The CJEU started by determining the applicability of the Consumer Rights Directive. In this case, there is a contract concluded between the thermal energy providers and, according to Bulgarian law, the owners of a building in co-ownership. The question was whether the owners of the building can be considered consumers. Following AG Saugmandsgaard Øe’s opinion, the CJEU answered this question in a brief and evident manner: as long as the owners are not involved in commercial or professional activities, they are consumers within the meaning of Article 2(1) of the Consumer Rights Directive.

Then, the CJEU dealt with inertia selling. Inertia selling has been defined in the CJEU’s case law as a ‘conduct whereby the trader demands payment from a consumer for a product or service which has been provided to that consumer without the consumer soliciting it’ (Wind Tre and Vodafone Italia, C‑54/17 and C‑55/17). Inertia selling is considered an unfair commercial practice under Article 5 and under point 29 of Annex I of the Unfair Commercial Practices Directive. In addition, inertia selling is prohibited by Article 27 of the Consumer Rights Directive. The notion of inertia selling revolves around the concept of solicitation as the act of asking for a service or a good to be provided to the consumer. Therefore, to discuss whether this is a case of inertia selling, the CJEU had to discuss the notion of consent. In fact, the question is whether Mr and Mrs Dimitrova consented to the contract, considering that they did not individually agree to it, but that the majority of co-owners as a group decided it. In other words, when can we consider that a consumer ‘solicited’ a service?

The CJEU highlighted that aspects regarding consent and the formation of the contract are determined by national law, as is acknowledged by Recital 14 and Article 3(5) of the Consumer Rights Directive. Bulgarian energy law provides that the energy installations in a building in co-ownership follow from the written consent of (at least) two-thirds of the owners of the building. Therefore, the energy service appears to also have been solicited by the co-owners in question, since the rules on contractual consent are defined by national legislation. Article 27 of the Consumer Rights Directive states that ‘the absence of a response from the consumer following such an unsolicited supply or provision shall not constitute consent’. Taking Bulgarian law into account, the CJEU determined there was no unsolicited supply of thermal energy in the terms of Article 27 of the Consumer Rights Directive.
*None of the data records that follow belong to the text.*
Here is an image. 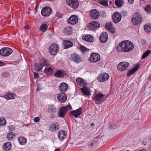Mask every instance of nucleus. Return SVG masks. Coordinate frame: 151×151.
Segmentation results:
<instances>
[{
  "mask_svg": "<svg viewBox=\"0 0 151 151\" xmlns=\"http://www.w3.org/2000/svg\"><path fill=\"white\" fill-rule=\"evenodd\" d=\"M134 46L133 43L128 40L123 41L117 46L116 49L119 52H129L132 50Z\"/></svg>",
  "mask_w": 151,
  "mask_h": 151,
  "instance_id": "1",
  "label": "nucleus"
},
{
  "mask_svg": "<svg viewBox=\"0 0 151 151\" xmlns=\"http://www.w3.org/2000/svg\"><path fill=\"white\" fill-rule=\"evenodd\" d=\"M71 109L72 107L70 104L65 106L62 107L59 110L58 115L60 117H63L65 116L68 110H70Z\"/></svg>",
  "mask_w": 151,
  "mask_h": 151,
  "instance_id": "2",
  "label": "nucleus"
},
{
  "mask_svg": "<svg viewBox=\"0 0 151 151\" xmlns=\"http://www.w3.org/2000/svg\"><path fill=\"white\" fill-rule=\"evenodd\" d=\"M142 16L139 13L134 14L132 19V22L134 25H137L141 21Z\"/></svg>",
  "mask_w": 151,
  "mask_h": 151,
  "instance_id": "3",
  "label": "nucleus"
},
{
  "mask_svg": "<svg viewBox=\"0 0 151 151\" xmlns=\"http://www.w3.org/2000/svg\"><path fill=\"white\" fill-rule=\"evenodd\" d=\"M101 57L97 53L92 52L91 53L89 60L92 63H96L100 60Z\"/></svg>",
  "mask_w": 151,
  "mask_h": 151,
  "instance_id": "4",
  "label": "nucleus"
},
{
  "mask_svg": "<svg viewBox=\"0 0 151 151\" xmlns=\"http://www.w3.org/2000/svg\"><path fill=\"white\" fill-rule=\"evenodd\" d=\"M12 52V50L9 47H4L0 50V55L3 56H8Z\"/></svg>",
  "mask_w": 151,
  "mask_h": 151,
  "instance_id": "5",
  "label": "nucleus"
},
{
  "mask_svg": "<svg viewBox=\"0 0 151 151\" xmlns=\"http://www.w3.org/2000/svg\"><path fill=\"white\" fill-rule=\"evenodd\" d=\"M59 50V47L57 44H52L49 47V51L50 54L51 55H55Z\"/></svg>",
  "mask_w": 151,
  "mask_h": 151,
  "instance_id": "6",
  "label": "nucleus"
},
{
  "mask_svg": "<svg viewBox=\"0 0 151 151\" xmlns=\"http://www.w3.org/2000/svg\"><path fill=\"white\" fill-rule=\"evenodd\" d=\"M129 66L130 64L129 63L122 62L118 64L117 69L120 71H123L125 70Z\"/></svg>",
  "mask_w": 151,
  "mask_h": 151,
  "instance_id": "7",
  "label": "nucleus"
},
{
  "mask_svg": "<svg viewBox=\"0 0 151 151\" xmlns=\"http://www.w3.org/2000/svg\"><path fill=\"white\" fill-rule=\"evenodd\" d=\"M66 3L71 8L76 9L79 5V3L77 0H67Z\"/></svg>",
  "mask_w": 151,
  "mask_h": 151,
  "instance_id": "8",
  "label": "nucleus"
},
{
  "mask_svg": "<svg viewBox=\"0 0 151 151\" xmlns=\"http://www.w3.org/2000/svg\"><path fill=\"white\" fill-rule=\"evenodd\" d=\"M52 13L51 9L48 7L43 8L41 10V13L42 16L46 17L49 16Z\"/></svg>",
  "mask_w": 151,
  "mask_h": 151,
  "instance_id": "9",
  "label": "nucleus"
},
{
  "mask_svg": "<svg viewBox=\"0 0 151 151\" xmlns=\"http://www.w3.org/2000/svg\"><path fill=\"white\" fill-rule=\"evenodd\" d=\"M70 59L73 62L77 63H80L82 61V58L77 54L75 53H73L71 55Z\"/></svg>",
  "mask_w": 151,
  "mask_h": 151,
  "instance_id": "10",
  "label": "nucleus"
},
{
  "mask_svg": "<svg viewBox=\"0 0 151 151\" xmlns=\"http://www.w3.org/2000/svg\"><path fill=\"white\" fill-rule=\"evenodd\" d=\"M112 17L114 22L115 23H117L121 21L122 16L120 13L117 12H115L113 14Z\"/></svg>",
  "mask_w": 151,
  "mask_h": 151,
  "instance_id": "11",
  "label": "nucleus"
},
{
  "mask_svg": "<svg viewBox=\"0 0 151 151\" xmlns=\"http://www.w3.org/2000/svg\"><path fill=\"white\" fill-rule=\"evenodd\" d=\"M109 78V75L106 73H103L100 74L98 77V80L101 82L107 81Z\"/></svg>",
  "mask_w": 151,
  "mask_h": 151,
  "instance_id": "12",
  "label": "nucleus"
},
{
  "mask_svg": "<svg viewBox=\"0 0 151 151\" xmlns=\"http://www.w3.org/2000/svg\"><path fill=\"white\" fill-rule=\"evenodd\" d=\"M78 17L76 15H73L71 16L68 19V22L71 24H75L78 21Z\"/></svg>",
  "mask_w": 151,
  "mask_h": 151,
  "instance_id": "13",
  "label": "nucleus"
},
{
  "mask_svg": "<svg viewBox=\"0 0 151 151\" xmlns=\"http://www.w3.org/2000/svg\"><path fill=\"white\" fill-rule=\"evenodd\" d=\"M68 85L64 82L61 83L58 86L59 89L61 93H64L68 90Z\"/></svg>",
  "mask_w": 151,
  "mask_h": 151,
  "instance_id": "14",
  "label": "nucleus"
},
{
  "mask_svg": "<svg viewBox=\"0 0 151 151\" xmlns=\"http://www.w3.org/2000/svg\"><path fill=\"white\" fill-rule=\"evenodd\" d=\"M57 99L60 102L64 103L67 100L66 95L64 93H60L58 94Z\"/></svg>",
  "mask_w": 151,
  "mask_h": 151,
  "instance_id": "15",
  "label": "nucleus"
},
{
  "mask_svg": "<svg viewBox=\"0 0 151 151\" xmlns=\"http://www.w3.org/2000/svg\"><path fill=\"white\" fill-rule=\"evenodd\" d=\"M58 135L59 140L62 141L67 137V132L64 130H61L58 132Z\"/></svg>",
  "mask_w": 151,
  "mask_h": 151,
  "instance_id": "16",
  "label": "nucleus"
},
{
  "mask_svg": "<svg viewBox=\"0 0 151 151\" xmlns=\"http://www.w3.org/2000/svg\"><path fill=\"white\" fill-rule=\"evenodd\" d=\"M91 17L93 19H96L98 18L99 14L98 11L96 9L91 10L90 12Z\"/></svg>",
  "mask_w": 151,
  "mask_h": 151,
  "instance_id": "17",
  "label": "nucleus"
},
{
  "mask_svg": "<svg viewBox=\"0 0 151 151\" xmlns=\"http://www.w3.org/2000/svg\"><path fill=\"white\" fill-rule=\"evenodd\" d=\"M100 40L101 42L104 43L107 42L108 39V35L107 33L103 32L100 36Z\"/></svg>",
  "mask_w": 151,
  "mask_h": 151,
  "instance_id": "18",
  "label": "nucleus"
},
{
  "mask_svg": "<svg viewBox=\"0 0 151 151\" xmlns=\"http://www.w3.org/2000/svg\"><path fill=\"white\" fill-rule=\"evenodd\" d=\"M100 26V24L96 21L91 22L89 25V27L92 30H94Z\"/></svg>",
  "mask_w": 151,
  "mask_h": 151,
  "instance_id": "19",
  "label": "nucleus"
},
{
  "mask_svg": "<svg viewBox=\"0 0 151 151\" xmlns=\"http://www.w3.org/2000/svg\"><path fill=\"white\" fill-rule=\"evenodd\" d=\"M59 128V124L56 122L53 123L49 127V129L52 132H55L58 130Z\"/></svg>",
  "mask_w": 151,
  "mask_h": 151,
  "instance_id": "20",
  "label": "nucleus"
},
{
  "mask_svg": "<svg viewBox=\"0 0 151 151\" xmlns=\"http://www.w3.org/2000/svg\"><path fill=\"white\" fill-rule=\"evenodd\" d=\"M82 110L81 108H79L76 110L70 111V113L75 117L76 118L78 117L81 114Z\"/></svg>",
  "mask_w": 151,
  "mask_h": 151,
  "instance_id": "21",
  "label": "nucleus"
},
{
  "mask_svg": "<svg viewBox=\"0 0 151 151\" xmlns=\"http://www.w3.org/2000/svg\"><path fill=\"white\" fill-rule=\"evenodd\" d=\"M139 67V65L137 64L132 69L129 71L127 73V75L128 76H130L131 75L134 74L138 69Z\"/></svg>",
  "mask_w": 151,
  "mask_h": 151,
  "instance_id": "22",
  "label": "nucleus"
},
{
  "mask_svg": "<svg viewBox=\"0 0 151 151\" xmlns=\"http://www.w3.org/2000/svg\"><path fill=\"white\" fill-rule=\"evenodd\" d=\"M63 47L65 49H66L72 46L73 43L71 41L66 40L63 41Z\"/></svg>",
  "mask_w": 151,
  "mask_h": 151,
  "instance_id": "23",
  "label": "nucleus"
},
{
  "mask_svg": "<svg viewBox=\"0 0 151 151\" xmlns=\"http://www.w3.org/2000/svg\"><path fill=\"white\" fill-rule=\"evenodd\" d=\"M104 95L103 94L99 93L96 94L93 97V99L97 101H102V99H103Z\"/></svg>",
  "mask_w": 151,
  "mask_h": 151,
  "instance_id": "24",
  "label": "nucleus"
},
{
  "mask_svg": "<svg viewBox=\"0 0 151 151\" xmlns=\"http://www.w3.org/2000/svg\"><path fill=\"white\" fill-rule=\"evenodd\" d=\"M83 87L81 88L82 92L85 95L87 96H89L91 94V91L89 89L84 86Z\"/></svg>",
  "mask_w": 151,
  "mask_h": 151,
  "instance_id": "25",
  "label": "nucleus"
},
{
  "mask_svg": "<svg viewBox=\"0 0 151 151\" xmlns=\"http://www.w3.org/2000/svg\"><path fill=\"white\" fill-rule=\"evenodd\" d=\"M65 73L62 70H58L56 72L55 74V76L56 77H63L65 74Z\"/></svg>",
  "mask_w": 151,
  "mask_h": 151,
  "instance_id": "26",
  "label": "nucleus"
},
{
  "mask_svg": "<svg viewBox=\"0 0 151 151\" xmlns=\"http://www.w3.org/2000/svg\"><path fill=\"white\" fill-rule=\"evenodd\" d=\"M76 81L77 83L80 86H86L87 83L83 80L81 78H78L76 79Z\"/></svg>",
  "mask_w": 151,
  "mask_h": 151,
  "instance_id": "27",
  "label": "nucleus"
},
{
  "mask_svg": "<svg viewBox=\"0 0 151 151\" xmlns=\"http://www.w3.org/2000/svg\"><path fill=\"white\" fill-rule=\"evenodd\" d=\"M82 39L88 42H91L93 41V37L91 35H86L82 37Z\"/></svg>",
  "mask_w": 151,
  "mask_h": 151,
  "instance_id": "28",
  "label": "nucleus"
},
{
  "mask_svg": "<svg viewBox=\"0 0 151 151\" xmlns=\"http://www.w3.org/2000/svg\"><path fill=\"white\" fill-rule=\"evenodd\" d=\"M12 145L10 142H7L5 143L3 145V148L6 151H9L11 148Z\"/></svg>",
  "mask_w": 151,
  "mask_h": 151,
  "instance_id": "29",
  "label": "nucleus"
},
{
  "mask_svg": "<svg viewBox=\"0 0 151 151\" xmlns=\"http://www.w3.org/2000/svg\"><path fill=\"white\" fill-rule=\"evenodd\" d=\"M63 31L65 34L69 35L72 33V29L71 27H67L65 28Z\"/></svg>",
  "mask_w": 151,
  "mask_h": 151,
  "instance_id": "30",
  "label": "nucleus"
},
{
  "mask_svg": "<svg viewBox=\"0 0 151 151\" xmlns=\"http://www.w3.org/2000/svg\"><path fill=\"white\" fill-rule=\"evenodd\" d=\"M18 141L21 145H25L27 142V139L24 137H20L18 139Z\"/></svg>",
  "mask_w": 151,
  "mask_h": 151,
  "instance_id": "31",
  "label": "nucleus"
},
{
  "mask_svg": "<svg viewBox=\"0 0 151 151\" xmlns=\"http://www.w3.org/2000/svg\"><path fill=\"white\" fill-rule=\"evenodd\" d=\"M4 97L7 100L12 99L15 98V96L12 93H9L6 95Z\"/></svg>",
  "mask_w": 151,
  "mask_h": 151,
  "instance_id": "32",
  "label": "nucleus"
},
{
  "mask_svg": "<svg viewBox=\"0 0 151 151\" xmlns=\"http://www.w3.org/2000/svg\"><path fill=\"white\" fill-rule=\"evenodd\" d=\"M44 72L47 75H50L52 74L53 71L52 68L50 67H47L44 69Z\"/></svg>",
  "mask_w": 151,
  "mask_h": 151,
  "instance_id": "33",
  "label": "nucleus"
},
{
  "mask_svg": "<svg viewBox=\"0 0 151 151\" xmlns=\"http://www.w3.org/2000/svg\"><path fill=\"white\" fill-rule=\"evenodd\" d=\"M47 111L49 113H54L56 111V109L52 105H50L48 106Z\"/></svg>",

It is noteworthy that, as the Court implied, the consent necessary to have a ‘solicited’ energy supply can be found in the co-owners’ agreement to be subject ‘to all (…) the decisions adopted by the general meeting of the owners of property in that building’. As a consequence, the CJEU concluded that the Consumer Rights Directive and the Unfair Commercial Practices Directive do not preclude a national law that requires co-owners to pay for energy bills regarding a contract that they did not individually request (and did not use). The take-home message is that the mere lack of individual consent for the supply of a service does not automatically mean that there will be inertia selling under EU consumer law.


Finally, the defendants claimed that to calculate the bills for consumption of thermal energy proportionally to the heated volume of the apartment instead of based on actual consumption goes against Directive 2006/32 and Directive 2012/27. However, both the AG and the CJEU concluded that a law that allows for such a method of bill calculation does not violate EU law, considering that the above-mentioned Directives give the Member States a wide discretion in what concerns the calculation method for billing for thermal energy consumption in buildings in co-ownership.